Gaziantep Haber Ajansı Bülteni Cuma 05.09.2025 e gazete

HABER METNİ;

GASTRONOMİDE BAŞARININI SIRRI YEREL TARIM ÜRÜNLERİNİN VE KÜLTÜRÜNÜN YAŞATILMASIDIR

KURAKLIK BÖYLE GİDERSE GASTROANTEP’E AROMATİK TADI VEREN SALÇAMIZ YERİNE  SOS GELECEK

Tarımsal üretim artık yerini kuraklığa bırakıyor. Her yıl bir önceki yıldan daha kötü gidiyor.

Su kaynakları giderek tükeniyor. Tarım kültürü üretim ve kazanç olmayınca yok oluyor ve kent göç  ile arabesk bir yaşam şeklini alıyor.

Geçtiğimiz gün GastroAntep Kültür Yolu festivali tanıtımı yapıldı. Prof. Dr. Çetin Şenkul güzel bir sunum yaptı. Çok faydalandık.
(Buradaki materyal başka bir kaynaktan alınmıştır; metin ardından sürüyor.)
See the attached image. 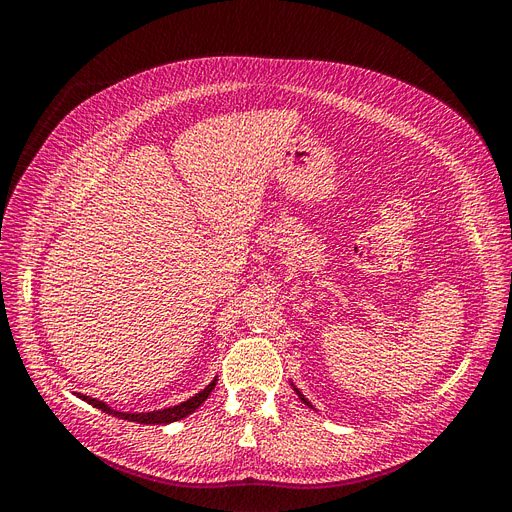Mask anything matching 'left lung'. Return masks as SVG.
Segmentation results:
<instances>
[{
  "instance_id": "8db88e82",
  "label": "left lung",
  "mask_w": 512,
  "mask_h": 512,
  "mask_svg": "<svg viewBox=\"0 0 512 512\" xmlns=\"http://www.w3.org/2000/svg\"><path fill=\"white\" fill-rule=\"evenodd\" d=\"M294 391H297V395H299V399L303 401V404H307V406H309V401H307V399H305V397L299 393V389H294ZM309 408H312V406H309Z\"/></svg>"
}]
</instances>
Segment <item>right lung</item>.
<instances>
[{
	"label": "right lung",
	"instance_id": "add662e5",
	"mask_svg": "<svg viewBox=\"0 0 512 512\" xmlns=\"http://www.w3.org/2000/svg\"><path fill=\"white\" fill-rule=\"evenodd\" d=\"M215 382H218V378H213V382H209L203 391L196 393L194 397H190L188 401H183V404L179 406H170V408H164V410H153V412H117L113 410L111 406H106L104 401L100 399H94V397H87V395H81L79 397L83 401H87L89 406H94L106 414H113V416H119L123 418V421H132V423H141V425H168V423H175V421H181V418H185L188 414H192L198 406L205 404V399L211 395V391L215 389Z\"/></svg>",
	"mask_w": 512,
	"mask_h": 512
}]
</instances>
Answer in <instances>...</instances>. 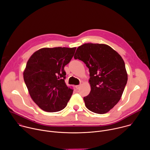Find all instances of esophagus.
<instances>
[{"mask_svg":"<svg viewBox=\"0 0 150 150\" xmlns=\"http://www.w3.org/2000/svg\"><path fill=\"white\" fill-rule=\"evenodd\" d=\"M80 85H76V86H75V88L77 89V90H78V89H79L80 88Z\"/></svg>","mask_w":150,"mask_h":150,"instance_id":"1","label":"esophagus"}]
</instances>
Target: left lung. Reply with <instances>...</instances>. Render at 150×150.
<instances>
[{
	"label": "left lung",
	"instance_id": "8db88e82",
	"mask_svg": "<svg viewBox=\"0 0 150 150\" xmlns=\"http://www.w3.org/2000/svg\"><path fill=\"white\" fill-rule=\"evenodd\" d=\"M74 58L89 69L91 91L83 97L86 108L98 114L108 113L120 100L127 83L122 57L108 45L85 43L77 48Z\"/></svg>",
	"mask_w": 150,
	"mask_h": 150
}]
</instances>
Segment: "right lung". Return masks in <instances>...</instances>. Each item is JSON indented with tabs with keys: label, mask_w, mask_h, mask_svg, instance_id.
<instances>
[{
	"label": "right lung",
	"mask_w": 150,
	"mask_h": 150,
	"mask_svg": "<svg viewBox=\"0 0 150 150\" xmlns=\"http://www.w3.org/2000/svg\"><path fill=\"white\" fill-rule=\"evenodd\" d=\"M75 50L76 47L42 48L28 59L24 79L32 100L42 110L56 112L67 106L73 90L66 85L64 67Z\"/></svg>",
	"instance_id": "obj_1"
}]
</instances>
Prof. Dr. Çetin Şenkul’un arada bir şu görüşü oldu. ”Teknoloji şimdi denizlerden su buharı elde edip istenilen bölgeye yağmurun yoğunlaşması için çalışıyor” dedi. Teknoloji bunu yapar mı yapmaz mı ,uluslarası karteller bugünkü tarım alanlarına sahip olup bu teknolojiyi kullanır mı   bilemiyorum ama biz daha tarımsal sulama için en zengin su kaynağımız Fırat Suyunu kullanamıyoruz.

Gaziantep Büyükşehir Belediye Başkanı Fatma Şahin Düzbağ kar sularını Gaziantep’e zor şartlarda 100 km den getirebildiyse Fırat Sulama suyu çok rahatlıkla gelir ve tarım arazileri, barak ovası, Şahinbey tarlaları kuraklıktan kurtulur.

Su sorunu çözülmez ise yerel tarım ürünlerinin yerini ithal tarım ürünleri alır ve Antep lezzetini vermez. Onun adına da Antep mutfağı denmez.

Gaziantep’in tarlalarında yetişen patlıcanın dolması Adana’nın patlıcan dolmasına benzemez. Antep dolması lezzetini de vermez. Bir başka yerin patlıcanını zaten oyamazsınız.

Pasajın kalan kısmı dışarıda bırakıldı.